Nicolas Muhamiriza remembers sitting atop a small hill as red rivers of molten lava crept over the city and swallowed his sprawling villa.
Muhamiriza, 47, was once the owner of a thriving bottling plant. Now he is among thousands of Congolese in the eastern city of Goma who struggle to pay rent for wooden shacks, their livelihoods destroyed nearly four years ago when lava submerged schools, hospitals and houses.
Scientists and officials fear Goma will one day be incinerated by Nyiragongo, the volcano that looms over the city. But Goma’s fertile soil and its location at the tip of Lake Kivu means people still swarm to its lively markets, for trading with nearby Uganda and Rwanda.
City officials would like to move Goma’s residents 30 miles west, to the towns of Sake and Kirotshe.
Few, however, can afford to leave, and the government doesn’t have the resources to help.
“If I had the money I would move tomorrow, but where would I go?” Caleb Kabanda asked. “Here, maybe I can find a job. Outside, it will be impossible.”
Kabanda, a 31-year-old former English teacher whose school was turned into cinders by the lava, said he got by on odd jobs now.
Some 500,000 people live in Goma, and the population will probably double in five years as more people move in despite the risks, Deputy Mayor Deo Katindi said.
“I believe that Goma will disappear from the map,” he said, sitting in an office about 200 yards from an expanse of black stones and ash where one stream of lava flowed through the city.
Katindi, who lost his house, car and all his belongings, sits on a planning committee that concluded last year that the best idea was to try to lure people away from Goma by investing in Sake and Kirotshe.
He said Goma had appealed for financial help from international organizations but had received nothing.

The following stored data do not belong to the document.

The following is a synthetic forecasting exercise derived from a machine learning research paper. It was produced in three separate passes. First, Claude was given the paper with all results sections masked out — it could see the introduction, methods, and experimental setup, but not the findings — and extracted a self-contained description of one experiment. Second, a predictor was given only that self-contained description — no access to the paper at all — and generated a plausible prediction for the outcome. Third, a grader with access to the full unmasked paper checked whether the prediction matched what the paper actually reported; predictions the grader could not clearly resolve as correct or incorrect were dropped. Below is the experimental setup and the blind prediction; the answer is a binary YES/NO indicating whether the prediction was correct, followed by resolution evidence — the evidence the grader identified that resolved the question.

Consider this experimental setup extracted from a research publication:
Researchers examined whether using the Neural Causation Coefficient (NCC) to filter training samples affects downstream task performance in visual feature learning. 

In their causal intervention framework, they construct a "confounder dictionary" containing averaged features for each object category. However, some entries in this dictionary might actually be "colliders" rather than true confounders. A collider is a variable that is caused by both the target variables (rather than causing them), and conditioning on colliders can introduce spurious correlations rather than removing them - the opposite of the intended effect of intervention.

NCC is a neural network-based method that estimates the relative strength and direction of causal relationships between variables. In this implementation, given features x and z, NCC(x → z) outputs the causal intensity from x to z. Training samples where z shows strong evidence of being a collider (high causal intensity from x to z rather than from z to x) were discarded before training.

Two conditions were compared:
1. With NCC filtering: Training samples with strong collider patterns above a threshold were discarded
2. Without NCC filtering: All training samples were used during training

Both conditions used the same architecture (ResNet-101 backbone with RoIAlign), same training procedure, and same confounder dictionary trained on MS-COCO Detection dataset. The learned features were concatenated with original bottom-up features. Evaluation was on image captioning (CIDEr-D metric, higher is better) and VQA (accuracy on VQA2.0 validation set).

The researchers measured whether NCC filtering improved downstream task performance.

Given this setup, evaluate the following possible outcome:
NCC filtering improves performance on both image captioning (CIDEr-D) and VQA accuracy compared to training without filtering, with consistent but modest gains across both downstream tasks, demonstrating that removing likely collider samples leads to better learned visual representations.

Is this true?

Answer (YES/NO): NO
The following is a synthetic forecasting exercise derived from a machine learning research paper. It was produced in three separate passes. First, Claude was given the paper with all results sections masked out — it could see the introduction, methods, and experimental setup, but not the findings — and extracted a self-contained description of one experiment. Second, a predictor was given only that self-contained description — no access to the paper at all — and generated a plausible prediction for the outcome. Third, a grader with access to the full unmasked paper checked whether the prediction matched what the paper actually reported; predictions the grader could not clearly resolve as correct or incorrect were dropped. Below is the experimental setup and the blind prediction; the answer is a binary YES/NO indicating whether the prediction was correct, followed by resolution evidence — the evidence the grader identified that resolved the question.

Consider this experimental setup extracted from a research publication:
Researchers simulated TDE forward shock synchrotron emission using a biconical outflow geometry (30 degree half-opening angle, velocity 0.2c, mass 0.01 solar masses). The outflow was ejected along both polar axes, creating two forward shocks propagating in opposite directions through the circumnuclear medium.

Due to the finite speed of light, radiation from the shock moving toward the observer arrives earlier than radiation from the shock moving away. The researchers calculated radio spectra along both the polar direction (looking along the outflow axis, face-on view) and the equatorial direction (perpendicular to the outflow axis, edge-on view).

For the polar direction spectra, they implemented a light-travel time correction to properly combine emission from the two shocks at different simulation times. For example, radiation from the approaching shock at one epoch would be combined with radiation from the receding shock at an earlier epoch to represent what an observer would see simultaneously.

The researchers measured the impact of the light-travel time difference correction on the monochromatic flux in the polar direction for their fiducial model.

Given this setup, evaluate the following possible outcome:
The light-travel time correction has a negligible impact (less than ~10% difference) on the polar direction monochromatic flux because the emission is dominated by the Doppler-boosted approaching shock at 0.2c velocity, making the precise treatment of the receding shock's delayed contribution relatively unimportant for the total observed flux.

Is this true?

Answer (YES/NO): NO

As a result, no concrete steps have been taken toward moving.
Scientists say Nyiragongo is lively and a serious hazard.
Only Italy’s Mount Vesuvius is more dangerous in its threat to humans than Nyiragongo, which has erupted five times since 1902, said Celestin Kasereka, a volcanologist at Goma’s Volcano Observatory.
“We don’t know when the volcano will erupt,” Kasereka said. “But it could easily be worse than the last time.”
In Nyiragongo’s relatively small eruption on Jan. 18, 2002, nearly 80 percent of Goma’s economic activity was wiped out by flows of glowing lava that crept across the central markets.
Some 300,000 people fled the city, and nearly half of them lost their homes.
Most soon returned, possessing nothing more than the tattered clothes on their bodies.
Some in Goma, where the rotten smell of sulfur regularly wafts down from the volcano’s crater, believe that the next eruption may very well be their last.
“That smell is a warning,” said Pierre Muhindo, 46, father of three and a longtime security guard. “Stone after stone will fall on the earth, before we all go to heaven.”